When I met Jack’s friend Matt Johnson, I thought he was crazy. Here was this good-looking kid who seemed perfectly normal otherwise, but he was in Boston en route to Europe, all a part of his 1-year trip around the world … on a motorcycle. You can read all about Matt’s adventures at 5pairs.

Growing up in Charleston and seeing the leather-clad bikers go up and down Highway 17 every May to Bike Week in Myrtle Beach–no, I am not making this up, and yes, this is a real annual event–I definitely associate a very specific stigma to bikers, and while it is not entirely negative, it is certainly not positive.

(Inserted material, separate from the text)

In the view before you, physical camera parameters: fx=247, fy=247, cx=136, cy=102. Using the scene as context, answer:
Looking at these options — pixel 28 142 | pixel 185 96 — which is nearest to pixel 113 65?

But admittedly it does sound pretty cool to tell your friends, kids, and maybe even grandkids, “yeah, when I was in my 20s, I biked around the world.” But, who even comes up with an idea like that? And who actually follows through?

For one, Matt Johnson. For two, Andrew Norton and J Hite, two kids I went to high school with, who have no idea who Matt Johnson is, but who have the same idea of going around the world on their motorcycles. Thanks for the news tip, Katelyn. Andrew and J’s travels are documented at DualsportDiary.

One Matt Johnson was weird enough, but two groups of people with no knowledge of each other all deciding to bike around the world?? Does anyone else find this odd? Who would have thought that this would the ultimate chic way to exert some manliness in this here 21 century America?

i love girlfriends :)

y*******: men are boring
y*******: selfish
y*******: stupid
wahooswu: hate hate hate
y*******: flakey
wahooswu: flakey
wahooswu: YUP
wahooswu: heartbreakers
y*******: pretty much
y*******: horny
wahooswu: arrogant
wahooswu: bossy
wahooswu: overbearing
wahooswu: unappreciative
y*******: oh thats a good one
y*******: ill-mannered
y*******: lazy
y*******: i already read the news..and basically its men killing women

i miss home

My dad forwarded me a jury summons letter yesterday, which asked me to appear at the Mount Pleasant Municipal Court on August 24. I was wondering how long it’d take before my name got drawn from the hat and summoned for jury duty. General life-sense tells me that people usually see this as an annoyance and get frustrated that they HAVE to appear at court. Me, I’m actually really curious as to what happens. I really want to go and see, but perhaps after my first experience, I will come to see it as a burden as well.

Anyway, being in Boston makes it rather hard for me to make jury duty in Mount Pleasant, so I called the Court today to ask what I should do. Completely expecting a rude clerk who’s been on the phone with strange people all day, with no desire to hear me give my excuse of “I am out-of-state for school and thus cannot serve as a juror,” I was pleasantly surprised by a very nice gentleman with a southern drawl telling me “yes ma’am, no problem.”

He then proceeded to very patiently explain exactly what I need to write and fax in, why it is that only the judge can excuse jury summons, and “please ma’am, if you have any more questions, feel free to call us.”

“Yes sir, I will. Thank you sir, so much. You make me miss home.”  All spoken with the best southern drawl I can muster.